APPLY WHAT YOU READ:
1. Copy the health policy news posts word for word from "Posted on May 8, 2014" to "began in 2012.".
2. Continue the CMS policy news posts from the point where they end.

The final rule is largely unchanged from the proposed version. An FAQ addressing market reforms and Marketplace standards can also be accessed here.
Posted on May 8, 2014
A final rule released by the Centers for Medicare and Medicaid Services (CMS) is designed to loosen policies that could save hospitals up to $3.2 billion over the next five years. One policy addressed removes the requirement that a physician must be present at a rural health center every two weeks, which was implemented to help combat the shortage of rural health providers. The rule also relaxes supervision requirements for some providers, such as dieticians. Easing regulations under this rule follows suit with the administration’s “regulatory lookback” that began in 2012.
Posted on May 5, 2014
Last Friday, the Centers for Medicare and Medicaid Services (CMS) posted a new bulletin on special enrollment periods and hardship exemptions under the Affordable Care Act (ACA). The bulletin provides information on how federally-facilitated Marketplaces (FFM) should address coverage for individuals that fall into the following four categories: hardship exemptions for individuals that obtained coverage effective May 1st, special enrollment periods for individuals eligible for or enrolled in COBRA, special enrollment periods for individuals whose plans are renewing outside of open enrollment, and special enrollment periods for AmeriCorps/VISTA/National Civilian Community Corps Members. The bulletin suggests that state-based Marketplaces (SBM) use these guidelines to help individuals that fall into these categories.

INFORMATION SHOWN:
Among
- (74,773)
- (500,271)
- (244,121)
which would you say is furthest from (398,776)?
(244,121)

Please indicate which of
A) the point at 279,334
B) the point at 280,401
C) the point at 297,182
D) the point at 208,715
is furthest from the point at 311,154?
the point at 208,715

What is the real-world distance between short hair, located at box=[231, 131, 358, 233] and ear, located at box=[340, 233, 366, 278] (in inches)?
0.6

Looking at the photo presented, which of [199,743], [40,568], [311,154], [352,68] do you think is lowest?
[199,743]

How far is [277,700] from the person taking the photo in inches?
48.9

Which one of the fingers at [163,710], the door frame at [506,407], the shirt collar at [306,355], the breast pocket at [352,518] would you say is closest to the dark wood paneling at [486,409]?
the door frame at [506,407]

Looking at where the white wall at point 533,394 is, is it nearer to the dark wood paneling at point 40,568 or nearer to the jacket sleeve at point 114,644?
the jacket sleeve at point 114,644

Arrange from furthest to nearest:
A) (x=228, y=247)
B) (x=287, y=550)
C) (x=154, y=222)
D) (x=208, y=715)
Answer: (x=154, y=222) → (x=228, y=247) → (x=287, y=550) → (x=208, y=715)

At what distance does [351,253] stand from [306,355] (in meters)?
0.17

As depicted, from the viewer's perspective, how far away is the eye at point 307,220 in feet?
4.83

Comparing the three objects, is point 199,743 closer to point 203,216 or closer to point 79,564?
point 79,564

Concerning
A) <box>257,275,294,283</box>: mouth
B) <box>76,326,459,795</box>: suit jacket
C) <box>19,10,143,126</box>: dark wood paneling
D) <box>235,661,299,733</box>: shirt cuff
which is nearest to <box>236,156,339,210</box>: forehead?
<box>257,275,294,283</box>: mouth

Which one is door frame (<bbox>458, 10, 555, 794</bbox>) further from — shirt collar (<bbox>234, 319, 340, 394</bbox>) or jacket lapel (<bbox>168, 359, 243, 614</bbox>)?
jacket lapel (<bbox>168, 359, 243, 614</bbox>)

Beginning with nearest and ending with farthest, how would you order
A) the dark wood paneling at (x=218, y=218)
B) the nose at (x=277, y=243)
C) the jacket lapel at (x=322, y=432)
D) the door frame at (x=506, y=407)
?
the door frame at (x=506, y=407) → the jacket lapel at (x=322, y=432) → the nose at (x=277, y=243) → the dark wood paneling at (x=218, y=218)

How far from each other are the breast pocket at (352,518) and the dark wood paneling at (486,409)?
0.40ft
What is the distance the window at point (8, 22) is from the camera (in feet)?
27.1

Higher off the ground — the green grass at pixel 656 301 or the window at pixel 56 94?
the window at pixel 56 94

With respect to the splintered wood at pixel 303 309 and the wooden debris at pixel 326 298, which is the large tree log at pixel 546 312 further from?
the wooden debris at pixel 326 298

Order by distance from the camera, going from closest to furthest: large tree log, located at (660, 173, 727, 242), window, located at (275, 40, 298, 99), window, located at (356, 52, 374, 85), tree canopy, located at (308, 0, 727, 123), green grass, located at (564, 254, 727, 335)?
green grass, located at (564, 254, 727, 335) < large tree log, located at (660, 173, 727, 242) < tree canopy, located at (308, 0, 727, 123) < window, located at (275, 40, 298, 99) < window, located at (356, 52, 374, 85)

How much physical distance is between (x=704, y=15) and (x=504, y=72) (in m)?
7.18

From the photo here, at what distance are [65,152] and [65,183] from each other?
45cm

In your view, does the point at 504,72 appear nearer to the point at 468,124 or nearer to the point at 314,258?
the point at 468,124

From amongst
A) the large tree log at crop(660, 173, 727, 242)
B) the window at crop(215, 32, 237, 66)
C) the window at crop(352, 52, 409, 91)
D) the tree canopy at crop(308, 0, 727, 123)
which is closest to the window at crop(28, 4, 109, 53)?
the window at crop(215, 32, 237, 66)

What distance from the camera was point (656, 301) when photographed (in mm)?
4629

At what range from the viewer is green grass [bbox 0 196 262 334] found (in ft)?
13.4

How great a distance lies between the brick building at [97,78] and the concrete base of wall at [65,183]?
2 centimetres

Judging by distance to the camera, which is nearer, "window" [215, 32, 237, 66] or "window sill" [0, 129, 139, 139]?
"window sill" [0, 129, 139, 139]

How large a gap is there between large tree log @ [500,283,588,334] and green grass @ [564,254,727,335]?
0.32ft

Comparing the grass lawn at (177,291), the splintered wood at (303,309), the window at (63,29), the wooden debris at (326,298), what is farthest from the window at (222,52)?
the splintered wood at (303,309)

RESPONSES BY ITEM NUMBER:
1.
Posted on May 8, 2014
A final rule released by the Centers for Medicare and Medicaid Services (CMS) is designed to loosen policies that could save hospitals up to $3.2 billion over the next five years. One policy addressed removes the requirement that a physician must be present at a rural health center every two weeks, which was implemented to help combat the shortage of rural health providers. The rule also relaxes supervision requirements for some providers, such as dieticians. Easing regulations under this rule follows suit with the administration’s “regulatory lookback” that began in 2012.

2.
The administration also released a new FAQ set regarding ACA implementation. This FAQ, prepared jointly by the US Department of Treasury, the US Department of Health and Human Services, and the US Department of Labor, addresses questions concerning a myriad of health reform topics. Several of the issues addressed include updated Department of Labor Model Notices for COBRA, out-of-network and out-of-pocket charges, and Summaries of Benefits and Coverage (SBC).
Posted on May 1, 2014
A final rule released on Tuesday indicates that federally qualified health centers (FQHCs) may receive a 32% payment boost under Medicare’s new payment system. Effective October 1st of this year, Medicare will pay FQHCs a per member per day fee of $158.85, which will be adjusted for geographic differences in healthcare costs. The Centers for Medicare and Medicaid Services (CMS) currently does not adjust payments for FQHC patients.
Another rule released by CMS discusses inpatient payment regulations for 2015. Per the Hospital Readmission Reduction Program, Medicare payments to physicians with poor readmission rates could be reduced by as much as 3%. Hospitals with poor performance regarding hospital acquired conditions may face an additional penalty.